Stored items
__________
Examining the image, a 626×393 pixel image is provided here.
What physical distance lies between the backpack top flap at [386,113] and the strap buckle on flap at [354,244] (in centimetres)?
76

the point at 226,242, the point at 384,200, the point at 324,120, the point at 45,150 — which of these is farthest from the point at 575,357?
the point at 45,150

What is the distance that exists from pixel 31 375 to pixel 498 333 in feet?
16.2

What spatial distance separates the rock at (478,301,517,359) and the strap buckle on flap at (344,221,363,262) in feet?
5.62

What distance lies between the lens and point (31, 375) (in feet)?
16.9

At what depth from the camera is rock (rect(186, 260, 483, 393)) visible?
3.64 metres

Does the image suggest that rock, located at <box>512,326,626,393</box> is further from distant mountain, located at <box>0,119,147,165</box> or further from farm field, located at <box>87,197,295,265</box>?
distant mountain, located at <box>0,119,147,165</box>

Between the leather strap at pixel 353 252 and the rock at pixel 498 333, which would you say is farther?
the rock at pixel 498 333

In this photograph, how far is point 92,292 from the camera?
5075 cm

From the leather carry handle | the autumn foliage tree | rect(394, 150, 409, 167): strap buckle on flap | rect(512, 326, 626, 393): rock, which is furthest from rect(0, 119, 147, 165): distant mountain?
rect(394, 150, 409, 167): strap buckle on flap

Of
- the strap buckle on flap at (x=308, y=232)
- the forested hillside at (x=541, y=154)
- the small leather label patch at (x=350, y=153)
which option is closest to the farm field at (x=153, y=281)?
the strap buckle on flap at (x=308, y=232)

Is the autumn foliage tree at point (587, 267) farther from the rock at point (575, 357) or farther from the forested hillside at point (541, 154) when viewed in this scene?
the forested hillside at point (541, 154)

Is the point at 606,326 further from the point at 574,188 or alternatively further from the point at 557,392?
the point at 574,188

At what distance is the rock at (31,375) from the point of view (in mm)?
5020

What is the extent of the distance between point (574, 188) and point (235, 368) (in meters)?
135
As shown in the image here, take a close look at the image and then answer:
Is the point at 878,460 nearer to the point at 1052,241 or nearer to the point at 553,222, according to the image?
__________
● **Set problem**
Quote all of the data above word for word, reproducing every line in its original order.

● **Written answer**
Examining the image, a 626×393 pixel image is provided here.
What physical distance lies between the backpack top flap at [386,113] and the strap buckle on flap at [354,244] (in centimetres)?
76

the point at 226,242, the point at 384,200, the point at 324,120, the point at 45,150 — which of these is farthest from the point at 575,357?
the point at 45,150

What is the distance that exists from pixel 31 375 to pixel 498 333 in feet?
16.2

What spatial distance separates the rock at (478,301,517,359) and the strap buckle on flap at (344,221,363,262) in feet?
5.62

What distance lies between the lens and point (31, 375) (in feet)?
16.9

At what depth from the camera is rock (rect(186, 260, 483, 393)) visible?
3.64 metres

Does the image suggest that rock, located at <box>512,326,626,393</box> is further from distant mountain, located at <box>0,119,147,165</box> or further from farm field, located at <box>87,197,295,265</box>?
distant mountain, located at <box>0,119,147,165</box>

Between the leather strap at pixel 353 252 and the rock at pixel 498 333, which would you say is farther?
the rock at pixel 498 333

In this photograph, how far is point 92,292 from the camera?
5075 cm

From the leather carry handle | the autumn foliage tree | rect(394, 150, 409, 167): strap buckle on flap | rect(512, 326, 626, 393): rock, which is furthest from rect(0, 119, 147, 165): distant mountain?
rect(394, 150, 409, 167): strap buckle on flap

Of
- the strap buckle on flap at (x=308, y=232)
- the forested hillside at (x=541, y=154)
- the small leather label patch at (x=350, y=153)
which option is closest to the farm field at (x=153, y=281)?
the strap buckle on flap at (x=308, y=232)

Is the autumn foliage tree at point (587, 267) farther from the rock at point (575, 357) or farther from the forested hillside at point (541, 154) when viewed in this scene?
the forested hillside at point (541, 154)

Is the point at 606,326 further from the point at 574,188 or alternatively further from the point at 557,392?
the point at 574,188

At what distance is the rock at (31,375) from the point of view (in mm)?
5020

What is the extent of the distance between point (574, 188) and point (235, 368) (in meters)?
135
As shown in the image here, take a close look at the image and then answer:
Is the point at 878,460 nearer to the point at 1052,241 or nearer to the point at 553,222, according to the image?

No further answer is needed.